“MK Calderon stood on the speakers’ platform…and then the realization suddenly hit us; we are seeing in a live broadcast the new Haskalah, the new forces that have arisen and want to annihilate haredi society in its current form. Haredi society finds itself facing a much more complex threat [than the Haskalah of the 18th and 19th centuries], against the demand from us to integrate into the secular Jewish society.”
Newly Elected MK’s Speech Citing The Talmud Angers Haredim
Shmarya Rosenberg • FailedMessiah.com
A newly elected non-Orthodox non-haredi MK from the Yesh Atid political party headed by Yair Lapid gave her inaugural Knesset speech last week.
Dr. Ruth Calderon holds a BA degree and teaching certificate from Oranim College and Haifa University, and MA and Ph.D. degrees in Talmud from the Hebrew University of Jerusalem. She founded Elul, an umbrella organization for over 100 non-Orthodox non-haredi pluralistic yeshivas, and is a leader in efforts to create dialogue between Orthodox and haredi Israelis on one hand and secular Israelis on the other., and was a fellow at the Shalom Hartman Institute in Jerusalem.
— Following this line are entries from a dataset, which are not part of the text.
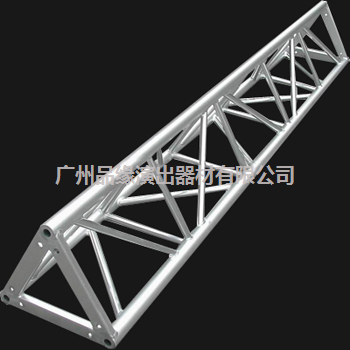 目字管三角架 目字管三角架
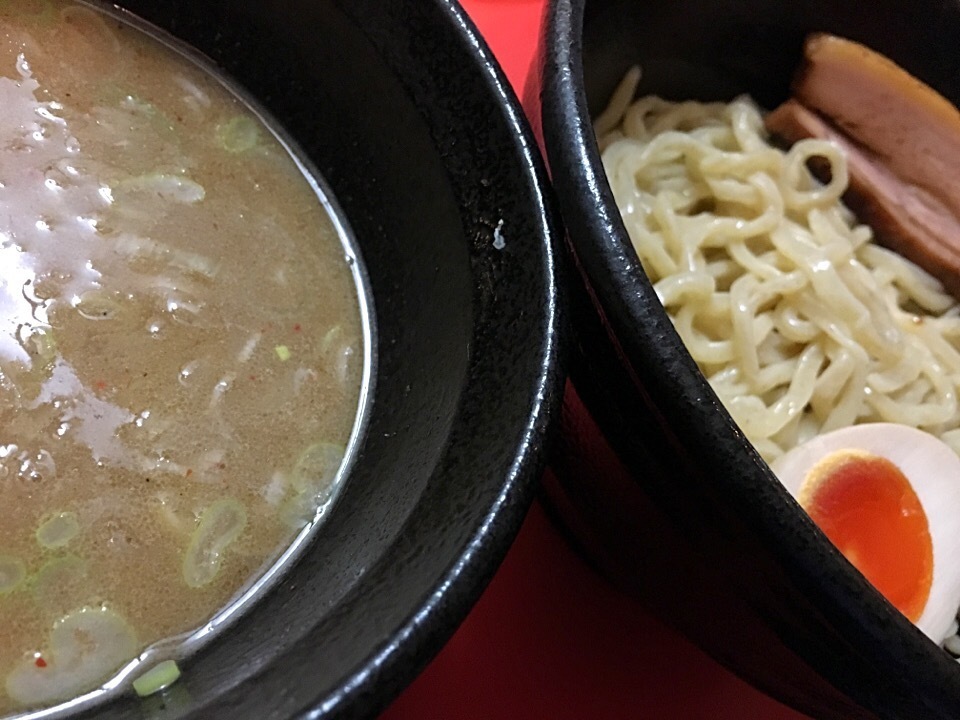 SnapDish VsЂ߂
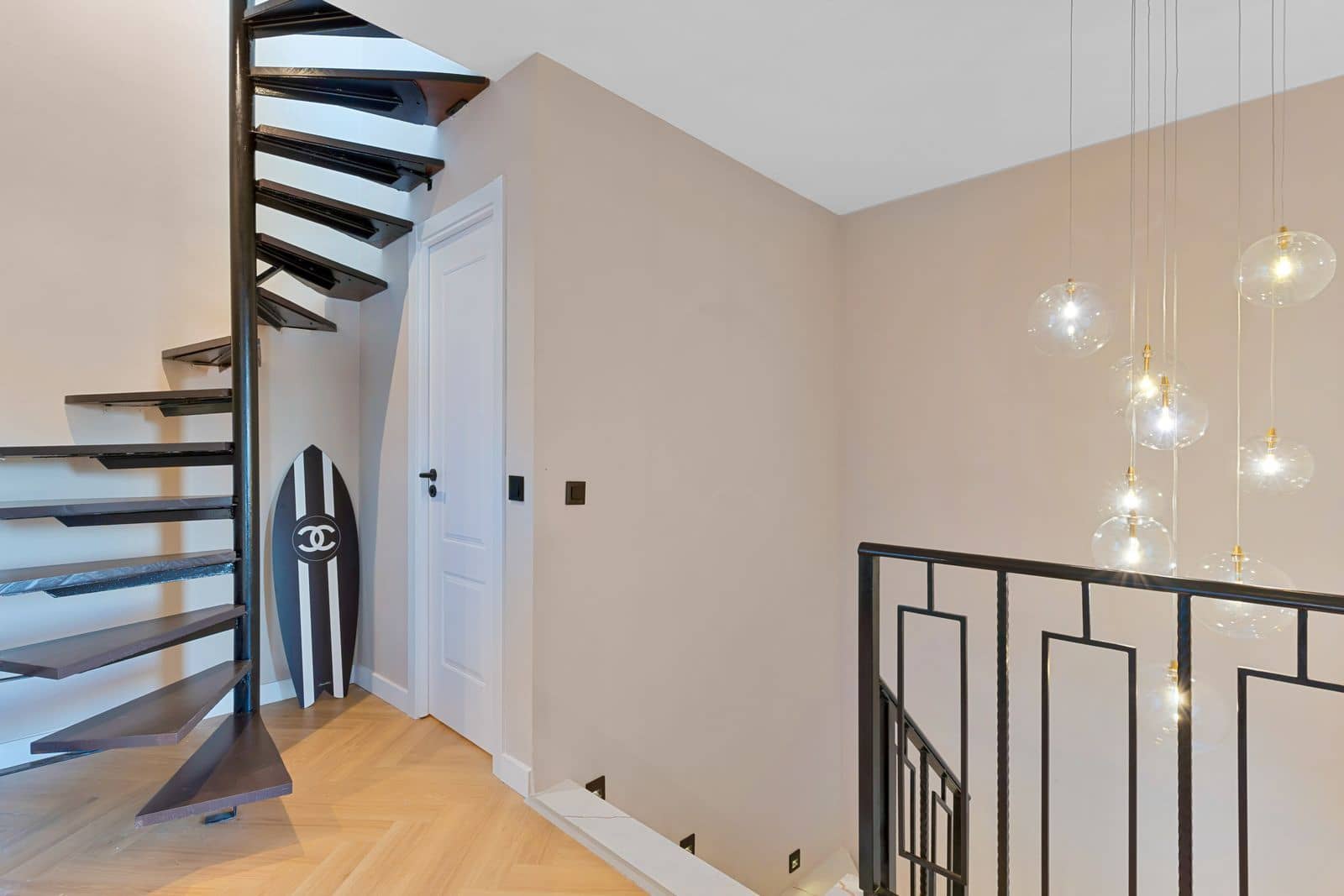 4 bedroom Townhouse for sale in Guadalmina - € 699,000 (Ref: 9497451)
Many MKs applauded her speech – which you can see and hear in Hebrew in the above video – because it was primarily a divrei, a Torah lesson or homily, based on a section of the Babylonian Talmud (Ketubot 62b) and meant to convey a message of understanding and tolerance.
The Torah is “not the property of one movement or another, but a gift received by every one of us,” she said in her speech, and insisted that it should be re-appropriated by non-Orthodox Israelis to construct a pluralistic Jewish culture in Israel.
In her 14-minute speech, Calderon also described her journey from a completely secular Israeli with no knowledge of traditional Jewish texts to a secular Talmud scholar. As she spoke, she held a volume of Talmud given to her by Yesh Atid founder Yair Lapid’s mother many years ago that, Calderon said, “changed my life.”
“I grew up in a very Jewish home, a very Zionist home. Like others in the mainstream of my generation in the 1960s and 1970s, I was brought up on ideas from the bible to the Palmach [the elite Jewish pre-state fighters who formed the core of the Israel Defense Forces after the state was declared in 1948].…But I felt, I knew something was missing. Something undefined in the common new Israeli identity — which was very nice — was missing…I was missing a depth, a vocabulary, stories, heroes, places and drama,” Calderon said according to a partial translation by the Times of israel.
Haredim, however, were clearly not pleased.
The acting speaker, Shas MK Yitzhak Vaknin, interrupted Calderon to interject something into her divrei Torah.
From the floor, another MK objected to Vaknin's interruption.
Calderon took it all in stride, responding that she was willing to “exchange ideas on Torah” with anyone, any time, drawing smiles, laughter and approval from many secular MKs.
Kikar Hashabbat, the large haredi news website, accused Calderon and the Yesh Atid party in an editorial of trying to bring a “new Haskalha” (Enlightenment) to the haredi world.
“MK Calderon stood on the speakers’ platform…and then the realization suddenly hit us; we are seeing in a live broadcast the new Haskalah, the new forces that have arisen and want to annihilate haredi society in its current form. Haredi society finds itself facing a much more complex threat [than the Haskalah of the 18th and 19th centuries], against the demand from us to integrate into the secular Jewish society,” Kikar Hashabbat wrote according to a partial translation by the Jerusalem Post.
Haredim hated the Haskalah because the freedom it brought, along with sudden access to centuries of secular knowledge, sparked giant waves of assimilation as Jews willingly fled from the shtetls and ghettos – and the rabbis.
Unlike the first Haskalah, Calderon and Yesh Atid do not want to wipe out the Torah and turn the Jews into a nation of non-Jews, Kikar HaShabbat wrote. Instead, they want “Talmud for all, and here is hidden the great danger…The Yesh Atid bunch and the Enlightenment rabbis of the 19th century [act] in similar ways. They take cover under the cloak of the rabbinate – Rabbi Shai Piron [second on Yesh Atid’s list], Dov Lipman [another Yesh Atid MK and haredi rabbi] and the ‘rabbanit’ Ruth Calderon are using our weapon – the Talmud, gemara and arbiters of Jewish law – against us and at the same time acting as a fig leaf.”
Kikar HaShabbat closes by pointing out the new haredi dilemma. Should haredim continue to push away secular society, knowing that doing so could send non-haredi Jews into the arms of “the Reform Movement and the rest of the recently created alternatives to authentic Judaism”? Or should haredim allow them in somewhat, just enough to keep them away from Reform and its fellow travelers, and view this as an opportunity “to try and include opinions and approaches opposed to ours [in a controlled and limited way]?”
None of the non-haredi non-Orthodox yeshivas Calderon works with or founded receives any government funding, while haredi yeshivas receive millions of dollars each year in government funding and support.